The primary impact of this vulnerability is the compromise of user confidentiality and integrity on websites using the JustClick registration plugin. Attackers can steal session cookies, deface web content, or redirect users to malicious sites by injecting scripts. This can lead to account takeover, phishing, or distribution of malware. Although availability is not affected, the trustworthiness of affected websites can be severely damaged, resulting in reputational harm and potential legal consequences under data protection regulations. Organizations relying on this plugin for user registration or interaction may face increased risk of targeted attacks, especially if their user base is large or includes high-value targets. The vulnerability's exploitation requires user interaction, which may limit widespread automated attacks but remains a significant risk through social engineering campaigns.

Organizations should immediately audit their WordPress installations to identify the presence of the JustClick registration plugin.

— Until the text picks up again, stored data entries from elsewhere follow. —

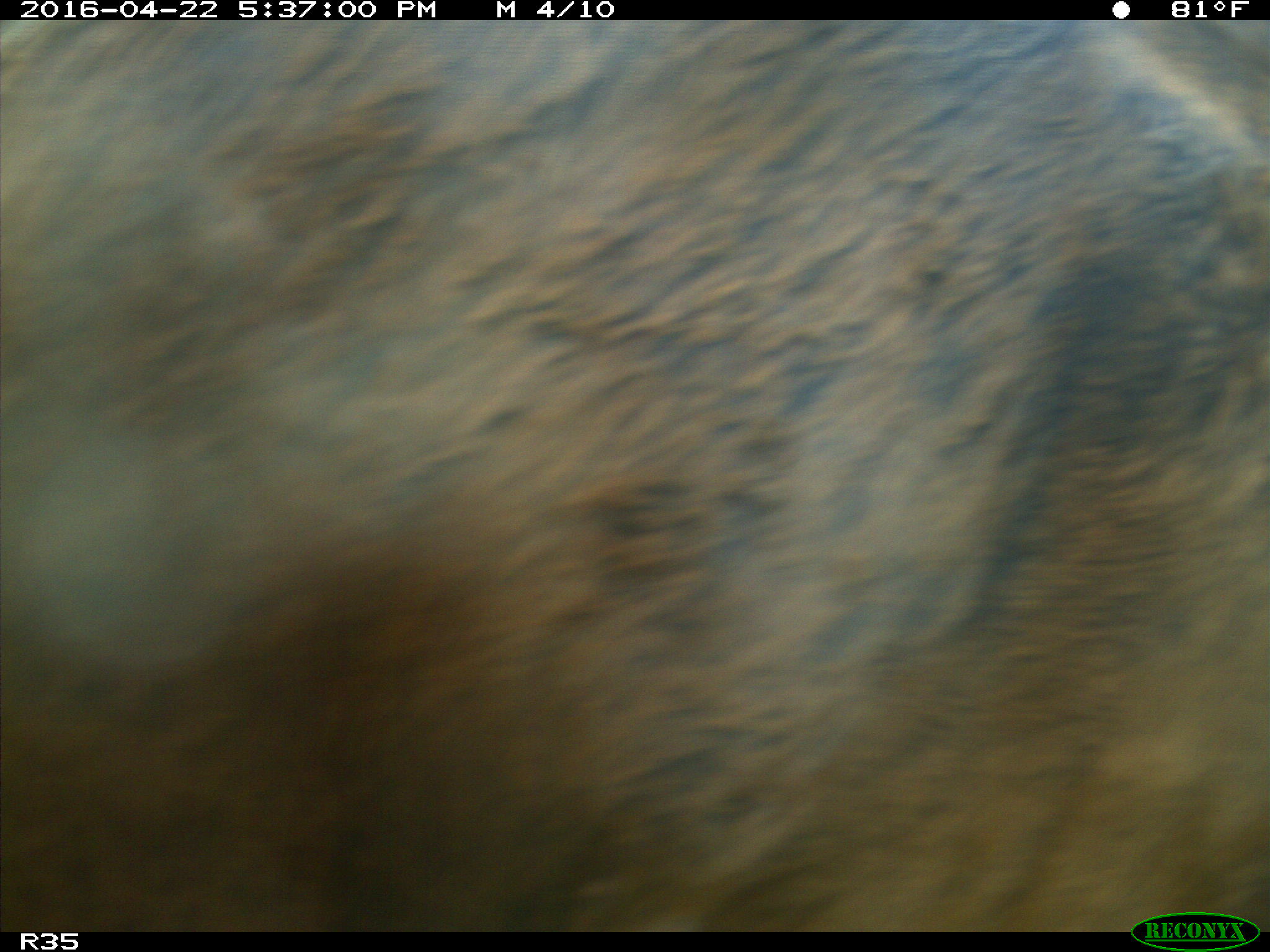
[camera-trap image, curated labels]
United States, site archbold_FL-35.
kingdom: Animalia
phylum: Chordata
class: Mammalia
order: Artiodactyla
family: Bovidae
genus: Bos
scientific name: Bos taurus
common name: domestic cow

Until an official patch is released, administrators should consider disabling or removing the plugin to eliminate exposure. Developers maintaining the plugin must implement proper input validation and output encoding for the PHP_SELF variable, using secure coding practices such as htmlspecialchars or equivalent functions to neutralize script injection. Employing Content Security Policy (CSP) headers can help mitigate the impact of injected scripts by restricting script execution sources. Web Application Firewalls (WAFs) should be configured to detect and block common XSS payloads targeting PHP_SELF or reflected parameters. Additionally, educating users about the risks of clicking suspicious links can reduce successful exploitation. Monitoring web logs for unusual URL patterns referencing PHP_SELF may help detect attempted attacks.